Chicken, Mushroom & Red Pepper Quesadillas

Servings

4

servings
Prep time

20

minutes
Cooking time

20

minutes
Total time

40

minutes

​​Quesadillas are the kind of meal that everyone loves! This recipe is also a great way to sneak in mushrooms for those who aren’t big fans, like my daughter and other picky eaters ;). Serve with your favorite sauce for extra deliciousness!

Ingredients

  • Filling
  • 1 tablespoon paprika

  • 1 tablespoon chili powder

  • 2 teaspoons ground cumin

  • 1 teaspoon dried oregano

  • ½ teaspoon garlic powder

  • ½ teaspoon onion powder

  • ½ teaspoon salt

  • 2 tbsp tomato paste

  • 4 tbsp olive oil

  • 2 chicken breasts (400 g), cut into 4 thin cutlets

  • 1 yellow onion, diced

  • 1 pack of cremini mushrooms (227 g), finely chopped (about 1/8 inch pieces)
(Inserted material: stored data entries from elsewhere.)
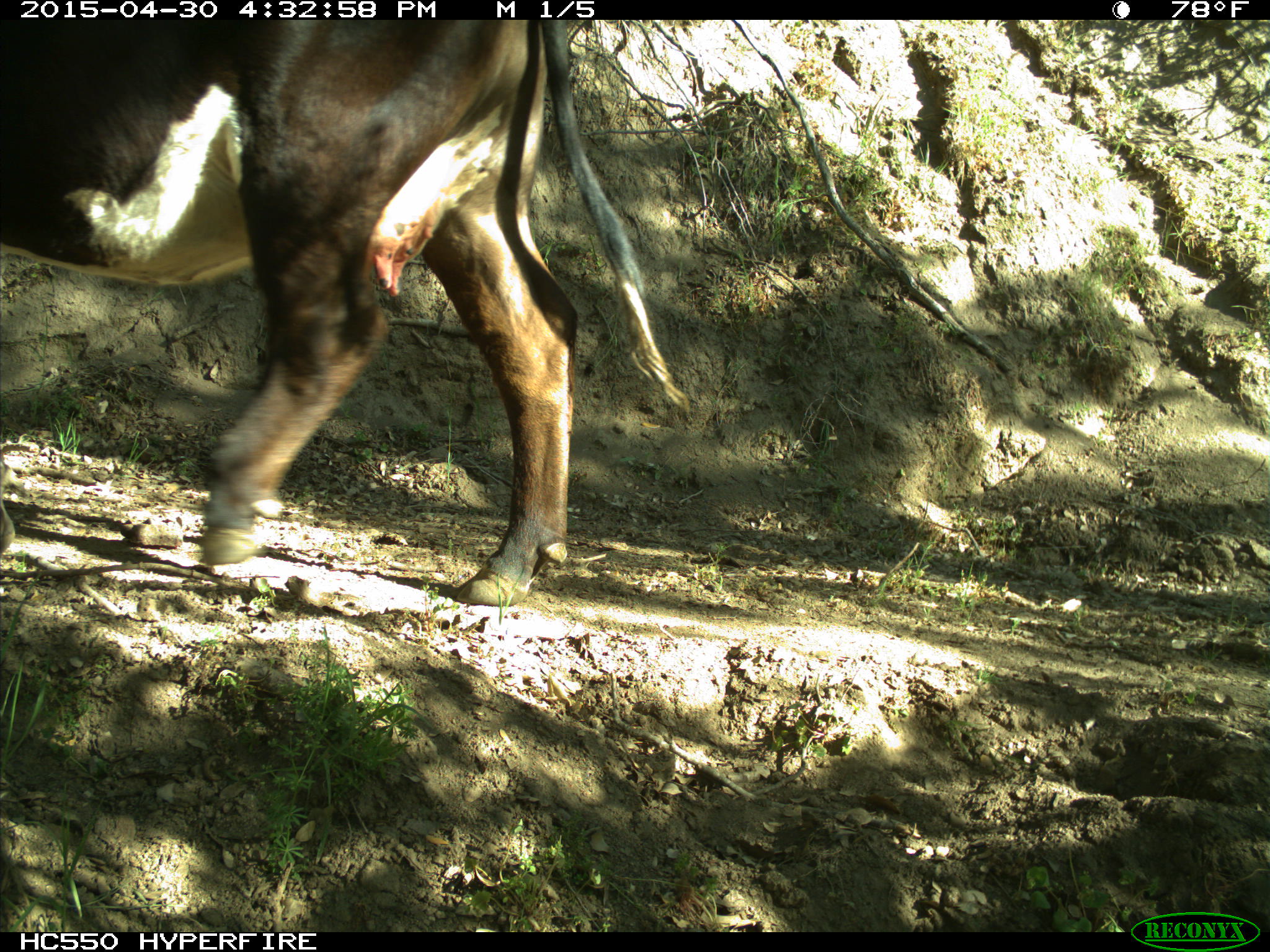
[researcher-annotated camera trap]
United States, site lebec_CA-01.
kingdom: Animalia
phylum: Chordata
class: Mammalia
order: Artiodactyla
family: Bovidae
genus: Bos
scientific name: Bos taurus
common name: domestic cow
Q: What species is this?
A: Bos taurus (domestic cow).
  • 1 red bell pepper, diced

  • Assembly
  • 4 to 6 large corn tortillas

  • 3 cups grated cheese (ideally a mix of sharp cheddar and mozzarella)
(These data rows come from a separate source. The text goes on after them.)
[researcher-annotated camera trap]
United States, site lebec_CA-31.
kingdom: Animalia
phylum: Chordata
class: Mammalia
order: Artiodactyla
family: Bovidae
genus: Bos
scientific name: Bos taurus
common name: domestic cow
  • For serving: salsa, sour cream, guacamole, cilantro sauce, etc.

Instructions

  • Prepare the spice mix. In a small bowl, combine 1 tablespoon paprika, 1 tablespoon chili powder, 2 teaspoons ground cumin, 1 teaspoon dried oregano, ½ teaspoon garlic powder, ½ teaspoon onion powder and ½ teaspoon salt.
  • Season the chicken. Place the chicken cutlets in a bowl. Add 2 tbsp tomato paste, 2 tbsp of olive oil, and 2 ½ tbsp of the spice mix. Toss with your hands to coat evenly.
  • Heat a skillet over medium heat. Cook the chicken for about 4 minutes per side, until fully cooked in the center. Verify the doneness by cutting one chicken in half. Transfer to a cutting board and cut into small pieces.
  • In the same skillet, add 2 tbsp of olive oil. Sauté the onion for 2 minutes, then add the mushrooms and red pepper. Sprinkle the remaining spice mix (you should have approx. 1 tbsp) and cook for 2-3 minutes. Stir in the cooked chicken and remove from heat.
  • Assemble the quesadillas. Place some cheese on half of a tortilla, then add a few spoonfuls of the filling. Top with more cheese and fold the tortilla in half. Repeat with the remaining tortillas.
  • Cook the quesadillas. Heat a cast-iron skillet over medium heat. Cook the quesadillas for about 2 minutes per side until golden brown. Add a little olive oil if needed.
  • Cut each quesadilla into 3 or 4 wedges and serve with your favorite sauces.